## MVP Know Your Transaction (KYT) - Real-Time Transaction Risk Scoring Engine

### Project Overview

This notebook presents a comprehensive implementation of a Real-Time Transaction Risk Scoring Engine for Anti-Money Laundering (AML) compliance in cryptocurrency transactions. The project addresses the critical need for sub-second risk assessment of Bitcoin transactions by combining traditional AML indicators with blockchain-specific risk factors.

### Domain Context: Financial AML for Transactions

#### Core Domain Definition
Anti-Money Laundering (AML) for transactions encompasses the comprehensive framework of laws, regulations, procedures, and technological solutions designed to prevent criminals from disguising illegally obtained funds as legitimate income through the global financial system. This domain includes detection, prevention, and reporting of money laundering, terrorist financing, tax evasion, market manipulation, and misuse of public funds.

### Problem Definition: Real-Time Transaction Risk Classification Engine

#### Problem Statement
Develop a system that assigns risk classifications to cryptocurrency transactions in real-time, integrating traditional AML indicators with blockchain-specific risk factors including wallet clustering, transaction graph analysis, and counterparty reputation scoring.

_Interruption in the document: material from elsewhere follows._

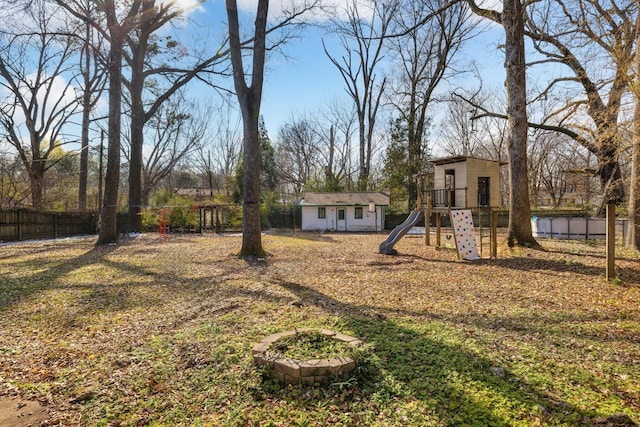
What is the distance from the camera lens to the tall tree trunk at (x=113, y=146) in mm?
13938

#### Technical Requirements
- **Problem Type**: Classification 
- **Processing Speed**: Sub-second analysis for high-frequency transactions
- **Difficulty Level**: High - requires complex multi-dimensional data processing
- **Output Format**: Risk binary classification (illicit/licit)

#### Data Landscape
The system processes multiple data dimensions:
- Transaction metadata (amounts, timestamps, fees)
- Wallet addresses and clustering information
- Transaction graph relationships and network topology
- Counterparty databases and reputation scores
- Sanctions lists and regulatory databases
- Temporal patterns and behavioral baselines

### References

This notebook implementation is based on the comprehensive research and analysis conducted during the project development phase. The following reference documents were used in the composition of this initial description:

- **Domain Research**: [current-domain.md](domains/current-domain.md) - Contains detailed market analysis, regulatory framework research, and commercial viability assessment for the Financial AML domain
- **Problem Analysis**: [current-problem.md](problems/current-problem.md) - Provides comprehensive problem refinement, technical requirements analysis, and solution approach evaluation
- **Dataset Evaluation**: [current-dataset.md](datasets/current-dataset.md) - Documents dataset selection criteria, suitability scoring, and detailed feature analysis for the Elliptic dataset
- **Dataset Analysis & Preprocessing**: [dataset-analysis-and-preprocessing.ipynb](datasets/scripts/dataset-analysis-and-preprocessing.ipynb) - Comprehensive Jupyter notebook containing Elliptic dataset download, exploratory data analysis, feature engineering, preprocessing pipeline, and ML preparation steps

These reference documents contain the foundational research that informed the technical approach, feature engineering strategy, and implementation decisions reflected in this notebook.

---

This notebook serves as the primary entry point for the MVP KYT implementation, providing both technical implementation and business context for real-time cryptocurrency transaction risk assessment.

### Import Libraries

Comprehensive import of all required libraries for machine learning procedures.

In [None]:
import os
import joblib
import numpy as np
import pandas as pd
from datetime import datetime
import matplotlib.pyplot as plt
from sklearn.model_selection import KFold
from sklearn.model_selection import train_test_split
from sklearn.model_selection import StratifiedKFold
from sklearn.model_selection import cross_val_score
from sklearn.metrics import accuracy_score
from sklearn.pipeline import Pipeline
from sklearn.linear_model import LogisticRegression
from sklearn.tree import DecisionTreeClassifier
from sklearn.neighbors import KNeighborsClassifier
from sklearn.naive_bayes import GaussianNB
from sklearn.svm import SVC
from sklearn.ensemble import BaggingClassifier
from sklearn.ensemble import RandomForestClassifier
from sklearn.ensemble import ExtraTreesClassifier
from sklearn.ensemble import VotingClassifier
from sklearn.ensemble import AdaBoostClassifier
from sklearn.ensemble import GradientBoostingClassifier
from sklearn.model_selection import RandomizedSearchCV
from scipy.stats import randint, uniform

### Loading pre-processed datasets

The pre-processing step reduced the dimensionality from 166 features to only 46.

In [15]:

# The complete dataset already pre-processed 
df_complete = pd.read_hdf("./datasets/processed/df_complete.h5", key="df_complete")
print(f"Loaded from HDF5: {df_complete.shape} - All subsequent operations will use compressed data")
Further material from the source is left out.